In 2018, I travelled to the United Kingdom for the BAR conference. On this conference, I asked around about how other companies perceived the quality of the exports from Australia. All the companies agreed the quality was good, however, they hated handling the white traditional bubble type export wrap. The reason for this was the cost to then dispose of these materials being non-recyclable I agreed that this was an issue and something needed to be done but, how do you change something that has been utilised for more than ﬁfty years in an already mature market
I was fortunate enough to meet with Andrew Simpson of Simpsons Packaging during the conference. I was amazed with some of the techniques they use to speed up the process of export wrapping such as utilising prefabricated covers for lounges, armchairs, mattresses, dining chairs and other items.
To do this however I had to both make a large ﬁnancial commitment (a 40ft container of materials isn’t cheap) but I backed myself, placed the order and set about changing the way materials were perceived by my removal teams in Australia. It wasn’t easy, but I found that by providing my teams with no other alternative, they had no choice but to adapt and several weeks later after they got used to the new materials and wrapping methods, the plastic bubble wrap was a thing of the past.

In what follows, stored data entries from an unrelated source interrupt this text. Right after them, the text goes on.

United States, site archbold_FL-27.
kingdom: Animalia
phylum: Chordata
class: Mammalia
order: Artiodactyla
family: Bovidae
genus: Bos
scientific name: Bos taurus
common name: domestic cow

Furthermore, we found our private and corporate clients alike appreciated our environmentally conscious solutions as Palmers Relocations became the ﬁrst Australian moving company to utilise 100% environmentally friendly materials. We are proud of this achievement as we continue to pioneer change within the Australian Market.
Our story is proof that there is both operational and ﬁnancial beneﬁts to becoming eco-friendly whilst leaving the world a better place for generations to come.